### [Short exercise]
Copy everything from "An AMCC Power" down to "firmware from there." in the RAID controller review below, substituting "SATA2" for "SATA-II".

### [Selected text]
AMCC 3Ware 9650SE Serial ATA Controller Series Review

This article is going to reopen the series of tests devoted to RAID controllers, which was temporarily absent from our regular review schedule. Today we are going to talk about a new lineup from AMCC 3Ware – multi-channel RAID controllers for PCI Express.

by Aleksey Meyev
05/15/2008 | 11:40 AM

We are resuming our RAID controller reviews with the 3Ware 9650SE-16ML model to show our respect to the company that has undergone a lot of changes recently. Particularly, it has been devoured by AMCC. The company transformed and its products changed, too. They would acquire an external cache memory module but then would lose it again.

 

Keeping up with the times, 3Ware products acquired SATA2 support, transitioned to the PCI Express bus, began to work with the now-fashionable RAID6. The outcome of all this is the 3Ware 9650SE series. One controller from this series will be discussed in this review.

Closer Look at AMCC 3Ware 9650SE-16ML

Not a senior model in the series. The 9650SE-16ML controller has 16 ports for hard disks (four multilane connectors each of which supports up to four devices) and 256 megabytes of DDR2-533 SDRAM. The senior model is called 9650SE-24MB and it has 24 ports and 512 megabytes of memory. And if you need low-profile controllers, you’ll find them in this series too, but they support no more than eight ports. The controllers all support the PCI Express interface, but the junior model with two ports is equipped with PCI Express x1, the 4- and 8-port models with PCI Express x4, and the senior models support PCI Express x8. Of course, the senior models are compatible with the narrower buses. Every version, except for the junior 9650SE-2LP, supports a battery module for cache memory.

 

Besides the controller, the box contains a standard selection of accessories: a user manual, a disc with drivers, and four interface cables.

  

An AMCC Power PC 405CR chip is the controller’s processor. 3Ware doesn’t specify its frequency but it must be 266MHz judging by the marking. Two eight-channel SATA-II chips Marvell 88SX6081-BCZ1 are responsible for the disks. This is a noteworthy change – 3Ware used to employ its own chips before.

The controller supports a long list of operating systems including 32-bit and 64-bit versions of Microsoft Windows 2003/XP/2000, Red Hat Linux, SuSE Linux, Fedora Linux, Linux cores 2.4 and 2.6, FreeBSD. You can find the full list at the manufacturer’s website and download the latest drivers and firmware from there.

### [Data shown]
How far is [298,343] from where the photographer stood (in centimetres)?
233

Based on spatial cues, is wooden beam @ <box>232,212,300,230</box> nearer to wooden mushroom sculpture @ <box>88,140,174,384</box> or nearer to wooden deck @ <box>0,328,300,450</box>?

### [Result of the exercise]
An AMCC Power PC 405CR chip is the controller’s processor. 3Ware doesn’t specify its frequency but it must be 266MHz judging by the marking. Two eight-channel SATA2 chips Marvell 88SX6081-BCZ1 are responsible for the disks. This is a noteworthy change – 3Ware used to employ its own chips before.

The controller supports a long list of operating systems including 32-bit and 64-bit versions of Microsoft Windows 2003/XP/2000, Red Hat Linux, SuSE Linux, Fedora Linux, Linux cores 2.4 and 2.6, FreeBSD. You can find the full list at the manufacturer’s website and download the latest drivers and firmware from there.